Here is my slapd.ldif with the password redacted ...

#

# See slapd-config(5) for details on configuration options.

# This file should NOT be world readable.

#

dn: cn=config

objectClass: olcGlobal

cn: config

#

#

# Define global ACLs to disable default read access.

#

olcArgsFile: /usr/local/var/run/slapd.args

olcPidFile: /usr/local/var/run/slapd.pid

#

# Do not enable referrals until AFTER you have a working directory

# service AND an understanding of referrals.

#olcReferral: ldap://root.openldap.org

#

# Sample security restrictions

# Require integrity protection (prevent hijacking)

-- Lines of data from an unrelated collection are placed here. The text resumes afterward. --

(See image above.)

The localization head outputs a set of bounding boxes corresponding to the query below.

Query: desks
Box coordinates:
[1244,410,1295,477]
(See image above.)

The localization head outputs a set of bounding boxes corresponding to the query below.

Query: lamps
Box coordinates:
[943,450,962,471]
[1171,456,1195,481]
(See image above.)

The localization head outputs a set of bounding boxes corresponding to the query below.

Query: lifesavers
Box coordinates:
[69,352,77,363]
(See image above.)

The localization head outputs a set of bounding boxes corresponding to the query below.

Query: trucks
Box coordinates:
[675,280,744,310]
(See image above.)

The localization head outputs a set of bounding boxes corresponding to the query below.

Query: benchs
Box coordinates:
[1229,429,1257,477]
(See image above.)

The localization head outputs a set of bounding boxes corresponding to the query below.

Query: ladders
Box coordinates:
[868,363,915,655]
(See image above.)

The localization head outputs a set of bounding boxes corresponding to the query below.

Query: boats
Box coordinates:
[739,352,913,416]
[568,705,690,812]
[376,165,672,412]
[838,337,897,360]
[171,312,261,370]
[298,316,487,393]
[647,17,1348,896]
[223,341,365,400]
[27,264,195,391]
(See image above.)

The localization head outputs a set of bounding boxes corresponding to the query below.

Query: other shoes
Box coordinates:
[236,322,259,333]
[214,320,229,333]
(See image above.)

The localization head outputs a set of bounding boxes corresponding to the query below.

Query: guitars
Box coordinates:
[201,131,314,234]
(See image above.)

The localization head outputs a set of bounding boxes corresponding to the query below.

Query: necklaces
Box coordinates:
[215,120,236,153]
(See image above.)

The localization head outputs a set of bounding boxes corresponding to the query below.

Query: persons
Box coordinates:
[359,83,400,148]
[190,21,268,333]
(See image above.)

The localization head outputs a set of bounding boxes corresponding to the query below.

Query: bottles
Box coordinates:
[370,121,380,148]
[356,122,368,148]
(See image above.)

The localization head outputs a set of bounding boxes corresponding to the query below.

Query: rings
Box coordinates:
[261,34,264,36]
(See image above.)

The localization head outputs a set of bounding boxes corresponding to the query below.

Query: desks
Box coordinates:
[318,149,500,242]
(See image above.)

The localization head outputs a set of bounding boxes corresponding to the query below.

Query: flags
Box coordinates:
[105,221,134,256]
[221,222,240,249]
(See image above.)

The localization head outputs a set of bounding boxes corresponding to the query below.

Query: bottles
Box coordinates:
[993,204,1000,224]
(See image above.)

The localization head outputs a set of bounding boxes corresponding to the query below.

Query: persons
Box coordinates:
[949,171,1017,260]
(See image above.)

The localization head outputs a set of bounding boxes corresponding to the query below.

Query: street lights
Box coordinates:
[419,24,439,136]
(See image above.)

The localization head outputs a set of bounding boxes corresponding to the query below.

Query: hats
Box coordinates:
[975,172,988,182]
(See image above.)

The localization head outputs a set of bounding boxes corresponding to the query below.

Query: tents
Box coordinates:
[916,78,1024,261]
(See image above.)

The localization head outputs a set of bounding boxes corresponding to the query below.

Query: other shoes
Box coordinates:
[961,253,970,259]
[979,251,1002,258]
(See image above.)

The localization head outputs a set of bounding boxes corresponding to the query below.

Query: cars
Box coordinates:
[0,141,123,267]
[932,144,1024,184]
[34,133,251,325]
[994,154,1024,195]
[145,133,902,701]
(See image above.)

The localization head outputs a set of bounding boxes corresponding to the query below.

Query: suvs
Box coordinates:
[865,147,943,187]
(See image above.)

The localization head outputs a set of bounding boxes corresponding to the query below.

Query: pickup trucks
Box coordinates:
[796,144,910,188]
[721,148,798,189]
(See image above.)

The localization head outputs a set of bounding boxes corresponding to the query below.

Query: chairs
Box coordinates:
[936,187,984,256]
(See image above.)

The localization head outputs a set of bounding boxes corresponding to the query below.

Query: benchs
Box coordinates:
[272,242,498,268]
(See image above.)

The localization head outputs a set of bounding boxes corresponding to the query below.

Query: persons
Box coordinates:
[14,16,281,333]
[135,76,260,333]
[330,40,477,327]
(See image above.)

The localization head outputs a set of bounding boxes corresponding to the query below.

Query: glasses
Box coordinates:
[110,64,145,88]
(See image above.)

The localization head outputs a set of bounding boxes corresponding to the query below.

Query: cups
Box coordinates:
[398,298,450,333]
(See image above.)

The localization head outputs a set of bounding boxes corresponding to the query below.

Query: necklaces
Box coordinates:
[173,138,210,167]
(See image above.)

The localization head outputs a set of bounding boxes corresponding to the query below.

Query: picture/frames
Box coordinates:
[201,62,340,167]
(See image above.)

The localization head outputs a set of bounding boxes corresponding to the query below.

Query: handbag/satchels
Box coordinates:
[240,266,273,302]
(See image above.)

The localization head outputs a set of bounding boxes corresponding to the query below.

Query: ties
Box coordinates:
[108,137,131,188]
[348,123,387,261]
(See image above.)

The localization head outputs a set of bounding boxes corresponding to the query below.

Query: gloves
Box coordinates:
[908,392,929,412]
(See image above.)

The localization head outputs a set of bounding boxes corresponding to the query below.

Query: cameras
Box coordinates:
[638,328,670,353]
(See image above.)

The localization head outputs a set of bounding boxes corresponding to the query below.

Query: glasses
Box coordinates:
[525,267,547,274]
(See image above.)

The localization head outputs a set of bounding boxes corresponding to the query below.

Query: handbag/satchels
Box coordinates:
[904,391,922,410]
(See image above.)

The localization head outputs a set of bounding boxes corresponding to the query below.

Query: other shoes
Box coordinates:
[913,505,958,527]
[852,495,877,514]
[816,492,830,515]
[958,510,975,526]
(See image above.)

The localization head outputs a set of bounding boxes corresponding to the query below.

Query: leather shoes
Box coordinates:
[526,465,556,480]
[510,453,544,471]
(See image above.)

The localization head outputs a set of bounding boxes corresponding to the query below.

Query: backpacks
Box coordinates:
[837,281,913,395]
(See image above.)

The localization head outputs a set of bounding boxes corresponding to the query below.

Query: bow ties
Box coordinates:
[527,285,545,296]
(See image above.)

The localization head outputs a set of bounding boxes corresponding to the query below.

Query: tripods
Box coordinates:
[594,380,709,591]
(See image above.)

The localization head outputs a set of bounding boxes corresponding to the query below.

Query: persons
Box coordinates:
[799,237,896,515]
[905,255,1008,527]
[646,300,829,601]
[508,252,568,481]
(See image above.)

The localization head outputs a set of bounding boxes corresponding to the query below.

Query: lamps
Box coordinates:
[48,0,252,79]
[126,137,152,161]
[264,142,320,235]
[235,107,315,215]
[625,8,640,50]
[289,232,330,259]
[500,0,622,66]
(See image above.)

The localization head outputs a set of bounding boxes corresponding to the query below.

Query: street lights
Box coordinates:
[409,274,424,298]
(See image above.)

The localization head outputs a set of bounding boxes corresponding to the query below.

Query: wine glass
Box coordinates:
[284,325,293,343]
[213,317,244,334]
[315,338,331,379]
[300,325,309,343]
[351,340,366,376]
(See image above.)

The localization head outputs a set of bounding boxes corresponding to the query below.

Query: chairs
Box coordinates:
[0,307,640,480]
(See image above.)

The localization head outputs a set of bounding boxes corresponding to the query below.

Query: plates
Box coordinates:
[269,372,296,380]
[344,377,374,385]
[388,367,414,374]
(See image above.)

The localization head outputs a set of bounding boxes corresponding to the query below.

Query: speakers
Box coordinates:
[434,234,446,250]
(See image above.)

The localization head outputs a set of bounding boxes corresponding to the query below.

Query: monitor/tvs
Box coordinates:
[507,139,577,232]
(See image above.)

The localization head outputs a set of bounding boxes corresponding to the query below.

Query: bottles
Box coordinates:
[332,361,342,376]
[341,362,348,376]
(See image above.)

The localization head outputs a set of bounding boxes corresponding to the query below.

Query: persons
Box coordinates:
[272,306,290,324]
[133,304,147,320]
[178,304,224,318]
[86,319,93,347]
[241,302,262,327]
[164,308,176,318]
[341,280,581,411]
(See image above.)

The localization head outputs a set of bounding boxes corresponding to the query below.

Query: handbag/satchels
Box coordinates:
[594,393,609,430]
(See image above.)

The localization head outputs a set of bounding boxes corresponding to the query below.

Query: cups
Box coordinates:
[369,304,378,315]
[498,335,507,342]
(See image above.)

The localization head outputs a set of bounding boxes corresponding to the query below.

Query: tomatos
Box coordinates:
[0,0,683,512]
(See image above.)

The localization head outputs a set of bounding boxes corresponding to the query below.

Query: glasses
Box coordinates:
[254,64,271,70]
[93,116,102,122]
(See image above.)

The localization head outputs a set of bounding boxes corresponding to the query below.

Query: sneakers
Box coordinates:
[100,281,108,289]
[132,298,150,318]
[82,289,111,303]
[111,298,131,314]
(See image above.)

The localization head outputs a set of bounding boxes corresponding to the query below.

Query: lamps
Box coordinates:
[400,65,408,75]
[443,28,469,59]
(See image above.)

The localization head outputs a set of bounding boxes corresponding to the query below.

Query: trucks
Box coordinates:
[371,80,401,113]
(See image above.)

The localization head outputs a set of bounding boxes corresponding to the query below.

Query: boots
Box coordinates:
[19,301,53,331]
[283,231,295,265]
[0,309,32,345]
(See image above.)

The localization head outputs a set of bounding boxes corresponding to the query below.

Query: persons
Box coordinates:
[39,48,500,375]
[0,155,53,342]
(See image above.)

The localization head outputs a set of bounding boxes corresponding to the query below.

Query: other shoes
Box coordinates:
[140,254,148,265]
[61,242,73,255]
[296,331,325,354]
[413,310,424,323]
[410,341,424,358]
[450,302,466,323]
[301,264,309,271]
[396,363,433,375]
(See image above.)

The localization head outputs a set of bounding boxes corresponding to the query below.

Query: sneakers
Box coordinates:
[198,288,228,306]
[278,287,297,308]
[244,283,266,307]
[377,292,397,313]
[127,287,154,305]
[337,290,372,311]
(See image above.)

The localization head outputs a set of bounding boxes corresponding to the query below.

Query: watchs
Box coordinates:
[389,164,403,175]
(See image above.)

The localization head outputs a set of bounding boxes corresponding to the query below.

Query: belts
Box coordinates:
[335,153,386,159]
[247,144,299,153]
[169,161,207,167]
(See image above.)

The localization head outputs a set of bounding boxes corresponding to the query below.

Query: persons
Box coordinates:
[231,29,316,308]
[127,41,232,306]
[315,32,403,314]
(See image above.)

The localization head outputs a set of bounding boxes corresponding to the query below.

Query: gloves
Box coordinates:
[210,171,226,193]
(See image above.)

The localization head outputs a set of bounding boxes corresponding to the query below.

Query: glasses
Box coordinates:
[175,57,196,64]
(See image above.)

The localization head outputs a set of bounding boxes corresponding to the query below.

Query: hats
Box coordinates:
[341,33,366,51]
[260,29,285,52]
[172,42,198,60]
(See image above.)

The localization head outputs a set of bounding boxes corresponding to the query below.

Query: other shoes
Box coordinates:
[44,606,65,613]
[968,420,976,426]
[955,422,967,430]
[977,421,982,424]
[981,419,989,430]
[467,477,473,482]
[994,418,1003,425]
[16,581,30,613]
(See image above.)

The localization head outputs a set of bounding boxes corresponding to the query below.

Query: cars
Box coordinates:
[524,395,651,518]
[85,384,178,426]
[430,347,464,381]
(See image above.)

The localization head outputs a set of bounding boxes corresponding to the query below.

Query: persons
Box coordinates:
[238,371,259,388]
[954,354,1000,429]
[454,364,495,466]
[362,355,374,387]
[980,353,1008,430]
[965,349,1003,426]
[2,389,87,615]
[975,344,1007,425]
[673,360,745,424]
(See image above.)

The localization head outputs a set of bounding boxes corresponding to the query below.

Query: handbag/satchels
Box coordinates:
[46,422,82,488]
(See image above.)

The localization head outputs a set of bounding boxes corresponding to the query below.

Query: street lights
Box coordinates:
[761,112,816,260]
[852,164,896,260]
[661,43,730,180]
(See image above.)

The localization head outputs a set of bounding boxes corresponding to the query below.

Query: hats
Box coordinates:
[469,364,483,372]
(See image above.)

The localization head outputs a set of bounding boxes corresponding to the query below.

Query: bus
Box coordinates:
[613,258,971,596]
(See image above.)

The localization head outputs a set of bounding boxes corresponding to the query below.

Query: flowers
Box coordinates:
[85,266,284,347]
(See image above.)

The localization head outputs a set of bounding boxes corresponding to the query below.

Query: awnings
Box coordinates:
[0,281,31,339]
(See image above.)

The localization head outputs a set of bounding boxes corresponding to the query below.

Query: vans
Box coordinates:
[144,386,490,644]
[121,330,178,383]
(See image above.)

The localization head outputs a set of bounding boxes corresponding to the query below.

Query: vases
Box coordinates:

# Require 112-bit (3DES or better) encryption for updates

# Require 64-bit encryption for simple bind

#olcSecurity: ssf=1 update_ssf=112 simple_bind=64

#

# Load dynamic backend modules:

#

dn: cn=module,cn=config

objectClass: olcModuleList

cn: module

olcModulepath: /usr/local/libexec/openldap

olcModuleload: back_mdb.la

#olcModuleload: back_ldap.la

#olcModuleload: back_passwd.la

dn: cn=schema,cn=config

objectClass: olcSchemaConfig

cn: schema

include: file:///usr/local/etc/openldap/schema/core.ldif

#moose

include: file:///usr/local/etc/openldap/schema/cosine.ldif

include: file:///usr/local/etc/openldap/schema/nis.ldif

include: file:///usr/local/etc/openldap/schema/inetorgperson.ldif

# Frontend settings

#

dn: olcDatabase=frontend,cn=config

objectClass: olcDatabaseConfig

objectClass: olcFrontendConfig

olcAccess: {0}to dn.base="" by * read

olcAccess: {1}to dn.base="cn=Subschema" by * read

olcDatabase: frontend

#

# Sample global access control policy:

# Root DSE: allow anyone to read it

# Subschema (sub)entry DSE: allow anyone to read it

# Other DSEs:

# Allow self write access

# Allow authenticated users read access

# Allow anonymous users to authenticate

#

#olcAccess: to dn.base="" by * read

#olcAccess: to dn.base="cn=Subschema" by * read

#olcAccess: to *

# by self write

# by users read

# by anonymous auth

#

# if no access controls are present, the default policy

# allows anyone and everyone to read anything but restricts

# updates to rootdn. (e.g., "access to * by * read")

#

# rootdn can always read and write EVERYTHING!

#

#######################################################################

# LMDB database definitions

#######################################################################

#

dn: olcDatabase=mdb,cn=config

objectClass: olcDatabaseConfig

objectClass: olcMdbConfig

olcDatabase: mdb

olcDbMaxSize: 1073741824

olcSuffix: dc=my-domain,dc=com

olcRootDN: cn=Manager,dc=my-domain,dc=com

# Cleartext passwords, especially for the rootdn, should

# be avoided. See slappasswd(8) and slapd-config(5) for details.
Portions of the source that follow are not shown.